• Work to complete
Restate every entry word for word.

• Dataset entries
* BEGIN *
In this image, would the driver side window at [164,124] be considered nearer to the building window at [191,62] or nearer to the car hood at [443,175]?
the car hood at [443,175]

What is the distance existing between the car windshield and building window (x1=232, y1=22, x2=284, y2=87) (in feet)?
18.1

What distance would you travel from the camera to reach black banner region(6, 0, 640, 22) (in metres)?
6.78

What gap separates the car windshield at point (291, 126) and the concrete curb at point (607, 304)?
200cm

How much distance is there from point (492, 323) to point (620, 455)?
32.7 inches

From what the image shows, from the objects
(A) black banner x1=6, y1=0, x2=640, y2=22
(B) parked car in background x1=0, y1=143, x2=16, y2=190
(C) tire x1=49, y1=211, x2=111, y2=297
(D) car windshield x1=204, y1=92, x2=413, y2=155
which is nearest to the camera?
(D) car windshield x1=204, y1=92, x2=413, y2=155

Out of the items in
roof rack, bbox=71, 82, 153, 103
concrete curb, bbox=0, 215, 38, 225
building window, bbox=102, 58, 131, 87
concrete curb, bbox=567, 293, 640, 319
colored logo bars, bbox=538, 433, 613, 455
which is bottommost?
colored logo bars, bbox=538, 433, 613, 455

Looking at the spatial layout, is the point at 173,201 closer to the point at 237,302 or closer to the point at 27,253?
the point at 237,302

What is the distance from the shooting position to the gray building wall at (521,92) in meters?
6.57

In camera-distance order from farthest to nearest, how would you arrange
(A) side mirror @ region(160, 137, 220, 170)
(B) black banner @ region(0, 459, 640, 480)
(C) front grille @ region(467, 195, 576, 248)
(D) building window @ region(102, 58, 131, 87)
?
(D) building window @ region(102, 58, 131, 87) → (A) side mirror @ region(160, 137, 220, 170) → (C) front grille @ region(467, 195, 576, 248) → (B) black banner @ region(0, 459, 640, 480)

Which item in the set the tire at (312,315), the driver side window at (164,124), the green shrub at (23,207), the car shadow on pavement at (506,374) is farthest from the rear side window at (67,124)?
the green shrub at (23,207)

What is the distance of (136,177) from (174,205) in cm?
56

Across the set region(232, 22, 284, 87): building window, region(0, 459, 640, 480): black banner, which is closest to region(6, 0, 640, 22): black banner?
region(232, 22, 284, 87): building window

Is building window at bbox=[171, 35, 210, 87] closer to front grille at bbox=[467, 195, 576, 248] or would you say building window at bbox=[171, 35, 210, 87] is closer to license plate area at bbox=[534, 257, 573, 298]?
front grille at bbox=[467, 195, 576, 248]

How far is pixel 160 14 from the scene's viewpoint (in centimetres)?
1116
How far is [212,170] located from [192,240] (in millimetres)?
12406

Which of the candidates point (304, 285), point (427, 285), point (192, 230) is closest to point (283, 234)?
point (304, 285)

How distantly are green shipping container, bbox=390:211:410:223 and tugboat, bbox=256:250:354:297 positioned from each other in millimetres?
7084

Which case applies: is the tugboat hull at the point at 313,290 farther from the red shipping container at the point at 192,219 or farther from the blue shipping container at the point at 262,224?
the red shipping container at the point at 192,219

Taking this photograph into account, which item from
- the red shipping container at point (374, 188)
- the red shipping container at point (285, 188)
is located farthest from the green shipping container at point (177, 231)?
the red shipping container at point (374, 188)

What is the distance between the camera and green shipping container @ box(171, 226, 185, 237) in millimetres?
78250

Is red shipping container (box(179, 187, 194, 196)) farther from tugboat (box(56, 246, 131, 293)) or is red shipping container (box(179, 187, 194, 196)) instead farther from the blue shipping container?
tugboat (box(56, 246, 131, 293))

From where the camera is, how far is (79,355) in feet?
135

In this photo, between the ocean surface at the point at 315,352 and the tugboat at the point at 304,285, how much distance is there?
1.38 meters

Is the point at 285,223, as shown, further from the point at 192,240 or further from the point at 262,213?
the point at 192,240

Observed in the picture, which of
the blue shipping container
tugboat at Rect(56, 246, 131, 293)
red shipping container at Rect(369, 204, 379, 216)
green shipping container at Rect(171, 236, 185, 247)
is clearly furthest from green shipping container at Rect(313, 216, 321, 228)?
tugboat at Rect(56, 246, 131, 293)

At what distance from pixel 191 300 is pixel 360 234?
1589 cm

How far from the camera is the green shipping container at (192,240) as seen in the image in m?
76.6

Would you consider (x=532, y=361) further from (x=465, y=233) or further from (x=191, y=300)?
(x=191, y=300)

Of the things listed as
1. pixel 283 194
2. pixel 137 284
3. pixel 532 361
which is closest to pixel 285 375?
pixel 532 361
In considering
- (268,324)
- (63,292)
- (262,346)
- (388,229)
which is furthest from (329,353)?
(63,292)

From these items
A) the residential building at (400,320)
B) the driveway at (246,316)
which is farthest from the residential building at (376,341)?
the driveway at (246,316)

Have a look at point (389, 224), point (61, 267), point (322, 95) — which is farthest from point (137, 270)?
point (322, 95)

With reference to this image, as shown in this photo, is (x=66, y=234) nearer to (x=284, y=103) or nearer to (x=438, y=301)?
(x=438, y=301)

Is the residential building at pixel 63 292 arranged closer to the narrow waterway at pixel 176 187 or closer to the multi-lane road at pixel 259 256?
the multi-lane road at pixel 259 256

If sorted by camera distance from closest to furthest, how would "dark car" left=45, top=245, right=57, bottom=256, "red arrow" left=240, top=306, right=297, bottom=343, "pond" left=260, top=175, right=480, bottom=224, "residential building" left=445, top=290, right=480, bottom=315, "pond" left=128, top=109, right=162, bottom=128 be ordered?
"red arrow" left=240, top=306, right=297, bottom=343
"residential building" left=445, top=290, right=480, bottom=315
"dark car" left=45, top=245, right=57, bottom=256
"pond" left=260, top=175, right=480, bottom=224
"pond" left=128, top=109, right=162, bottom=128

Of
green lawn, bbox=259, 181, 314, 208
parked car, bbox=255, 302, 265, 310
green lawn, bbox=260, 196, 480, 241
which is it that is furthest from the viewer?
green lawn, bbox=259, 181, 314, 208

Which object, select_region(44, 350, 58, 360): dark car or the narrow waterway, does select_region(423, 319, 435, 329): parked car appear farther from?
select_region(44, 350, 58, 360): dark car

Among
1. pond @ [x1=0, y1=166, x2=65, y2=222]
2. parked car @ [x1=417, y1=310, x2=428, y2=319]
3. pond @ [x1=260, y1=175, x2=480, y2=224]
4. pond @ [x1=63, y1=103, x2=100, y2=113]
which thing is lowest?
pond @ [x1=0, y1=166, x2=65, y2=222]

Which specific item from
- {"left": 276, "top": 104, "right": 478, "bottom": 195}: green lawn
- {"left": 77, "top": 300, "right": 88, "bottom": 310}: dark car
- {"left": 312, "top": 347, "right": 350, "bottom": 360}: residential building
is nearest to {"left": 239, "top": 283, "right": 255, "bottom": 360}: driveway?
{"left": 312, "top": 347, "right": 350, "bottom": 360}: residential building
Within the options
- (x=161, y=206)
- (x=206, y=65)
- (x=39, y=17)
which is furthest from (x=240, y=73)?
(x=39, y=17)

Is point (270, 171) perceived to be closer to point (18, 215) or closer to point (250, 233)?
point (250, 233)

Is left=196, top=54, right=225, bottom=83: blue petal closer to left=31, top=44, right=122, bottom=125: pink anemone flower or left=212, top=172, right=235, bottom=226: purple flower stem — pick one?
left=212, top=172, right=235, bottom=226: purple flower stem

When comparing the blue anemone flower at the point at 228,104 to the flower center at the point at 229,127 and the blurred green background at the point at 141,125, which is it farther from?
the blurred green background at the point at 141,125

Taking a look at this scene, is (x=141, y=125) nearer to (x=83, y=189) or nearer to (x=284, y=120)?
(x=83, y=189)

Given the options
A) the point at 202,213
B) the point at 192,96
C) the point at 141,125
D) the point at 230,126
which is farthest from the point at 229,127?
* END *
• Response to the exercise
In this image, would the driver side window at [164,124] be considered nearer to the building window at [191,62] or nearer to the car hood at [443,175]?
the car hood at [443,175]

What is the distance existing between the car windshield and building window (x1=232, y1=22, x2=284, y2=87) (in feet)?
18.1

What distance would you travel from the camera to reach black banner region(6, 0, 640, 22) (in metres)?
6.78

What gap separates the car windshield at point (291, 126) and the concrete curb at point (607, 304)?
200cm

How much distance is there from point (492, 323) to point (620, 455)?
32.7 inches

From what the image shows, from the objects
(A) black banner x1=6, y1=0, x2=640, y2=22
(B) parked car in background x1=0, y1=143, x2=16, y2=190
(C) tire x1=49, y1=211, x2=111, y2=297
(D) car windshield x1=204, y1=92, x2=413, y2=155
which is nearest to the camera?
(D) car windshield x1=204, y1=92, x2=413, y2=155

Out of the items in
roof rack, bbox=71, 82, 153, 103
concrete curb, bbox=0, 215, 38, 225
building window, bbox=102, 58, 131, 87
concrete curb, bbox=567, 293, 640, 319
colored logo bars, bbox=538, 433, 613, 455
which is bottommost?
colored logo bars, bbox=538, 433, 613, 455

Looking at the spatial layout, is the point at 173,201 closer to the point at 237,302 or closer to the point at 27,253?
the point at 237,302

What is the distance from the shooting position to the gray building wall at (521,92) in meters?
6.57

In camera-distance order from farthest to nearest, how would you arrange
(A) side mirror @ region(160, 137, 220, 170)
(B) black banner @ region(0, 459, 640, 480)
(C) front grille @ region(467, 195, 576, 248)
(D) building window @ region(102, 58, 131, 87)
?
(D) building window @ region(102, 58, 131, 87) → (A) side mirror @ region(160, 137, 220, 170) → (C) front grille @ region(467, 195, 576, 248) → (B) black banner @ region(0, 459, 640, 480)

Which item in the set the tire at (312,315), the driver side window at (164,124), the green shrub at (23,207), the car shadow on pavement at (506,374) is farthest from the rear side window at (67,124)?
the green shrub at (23,207)

What is the distance of (136,177) from (174,205) in cm?
56

Across the set region(232, 22, 284, 87): building window, region(0, 459, 640, 480): black banner, which is closest to region(6, 0, 640, 22): black banner?
region(232, 22, 284, 87): building window

Is building window at bbox=[171, 35, 210, 87] closer to front grille at bbox=[467, 195, 576, 248] or would you say building window at bbox=[171, 35, 210, 87] is closer to license plate area at bbox=[534, 257, 573, 298]?
front grille at bbox=[467, 195, 576, 248]

How far is pixel 160 14 from the scene's viewpoint (in centimetres)?
1116
How far is [212,170] located from [192,240] (in millimetres)?
12406

Which of the candidates point (304, 285), point (427, 285), point (192, 230) is closest to point (283, 234)?
point (304, 285)

How distantly are green shipping container, bbox=390:211:410:223 and tugboat, bbox=256:250:354:297 positioned from each other in millimetres?
7084

Which case applies: is the tugboat hull at the point at 313,290 farther from the red shipping container at the point at 192,219 or farther from the blue shipping container at the point at 262,224?
the red shipping container at the point at 192,219

Taking this photograph into account, which item from
- the red shipping container at point (374, 188)
- the red shipping container at point (285, 188)
is located farthest from the green shipping container at point (177, 231)?
the red shipping container at point (374, 188)

What is the distance between the camera and green shipping container @ box(171, 226, 185, 237) in millimetres?
78250

Is red shipping container (box(179, 187, 194, 196)) farther from tugboat (box(56, 246, 131, 293)) or is red shipping container (box(179, 187, 194, 196)) instead farther from the blue shipping container?
tugboat (box(56, 246, 131, 293))

From where the camera is, how far is (79,355) in feet?
135

In this photo, between the ocean surface at the point at 315,352 and the tugboat at the point at 304,285, how much distance is there?
1.38 meters

Is the point at 285,223, as shown, further from the point at 192,240 or further from the point at 262,213?
the point at 192,240

Observed in the picture, which of
the blue shipping container
tugboat at Rect(56, 246, 131, 293)
red shipping container at Rect(369, 204, 379, 216)
green shipping container at Rect(171, 236, 185, 247)
is clearly furthest from green shipping container at Rect(313, 216, 321, 228)?
tugboat at Rect(56, 246, 131, 293)

At what distance from pixel 191 300 is pixel 360 234?
1589 cm

How far from the camera is the green shipping container at (192,240) as seen in the image in m?
76.6

Would you consider (x=532, y=361) further from (x=465, y=233) or further from (x=191, y=300)?
(x=191, y=300)

Of the things listed as
1. pixel 283 194
2. pixel 137 284
3. pixel 532 361
which is closest to pixel 285 375?
pixel 532 361
In considering
- (268,324)
- (63,292)
- (262,346)
- (388,229)
which is furthest from (329,353)?
(63,292)

From these items
A) the residential building at (400,320)
B) the driveway at (246,316)
which is farthest from the residential building at (376,341)?
the driveway at (246,316)

Have a look at point (389, 224), point (61, 267), point (322, 95) — which is farthest from point (137, 270)?
point (322, 95)

With reference to this image, as shown in this photo, is (x=66, y=234) nearer to (x=284, y=103) or nearer to (x=438, y=301)?
(x=438, y=301)

Is the residential building at pixel 63 292 arranged closer to the narrow waterway at pixel 176 187 or closer to the multi-lane road at pixel 259 256?
the multi-lane road at pixel 259 256

If sorted by camera distance from closest to furthest, how would "dark car" left=45, top=245, right=57, bottom=256, "red arrow" left=240, top=306, right=297, bottom=343, "pond" left=260, top=175, right=480, bottom=224, "residential building" left=445, top=290, right=480, bottom=315, "pond" left=128, top=109, right=162, bottom=128 be ordered?
"red arrow" left=240, top=306, right=297, bottom=343
"residential building" left=445, top=290, right=480, bottom=315
"dark car" left=45, top=245, right=57, bottom=256
"pond" left=260, top=175, right=480, bottom=224
"pond" left=128, top=109, right=162, bottom=128

Of
green lawn, bbox=259, 181, 314, 208
parked car, bbox=255, 302, 265, 310
green lawn, bbox=260, 196, 480, 241
which is it that is furthest from the viewer?
green lawn, bbox=259, 181, 314, 208

Which object, select_region(44, 350, 58, 360): dark car or the narrow waterway, does select_region(423, 319, 435, 329): parked car appear farther from?
select_region(44, 350, 58, 360): dark car

Among
1. pond @ [x1=0, y1=166, x2=65, y2=222]
2. parked car @ [x1=417, y1=310, x2=428, y2=319]
3. pond @ [x1=260, y1=175, x2=480, y2=224]
4. pond @ [x1=63, y1=103, x2=100, y2=113]
which thing is lowest?
pond @ [x1=0, y1=166, x2=65, y2=222]

Which specific item from
- {"left": 276, "top": 104, "right": 478, "bottom": 195}: green lawn
- {"left": 77, "top": 300, "right": 88, "bottom": 310}: dark car
- {"left": 312, "top": 347, "right": 350, "bottom": 360}: residential building
is nearest to {"left": 239, "top": 283, "right": 255, "bottom": 360}: driveway?
{"left": 312, "top": 347, "right": 350, "bottom": 360}: residential building
Within the options
- (x=161, y=206)
- (x=206, y=65)
- (x=39, y=17)
which is furthest from (x=240, y=73)?
(x=39, y=17)

Is point (270, 171) perceived to be closer to point (18, 215) or closer to point (250, 233)?
point (250, 233)

Is left=196, top=54, right=225, bottom=83: blue petal closer to left=31, top=44, right=122, bottom=125: pink anemone flower or left=212, top=172, right=235, bottom=226: purple flower stem — pick one?
left=212, top=172, right=235, bottom=226: purple flower stem

When comparing the blue anemone flower at the point at 228,104 to the flower center at the point at 229,127 and the blurred green background at the point at 141,125, which is it farther from?
the blurred green background at the point at 141,125

Taking a look at this scene, is (x=141, y=125) nearer to (x=83, y=189) or nearer to (x=284, y=120)?
(x=83, y=189)

Given the options
A) the point at 202,213
B) the point at 192,96
C) the point at 141,125
D) the point at 230,126
which is farthest from the point at 229,127?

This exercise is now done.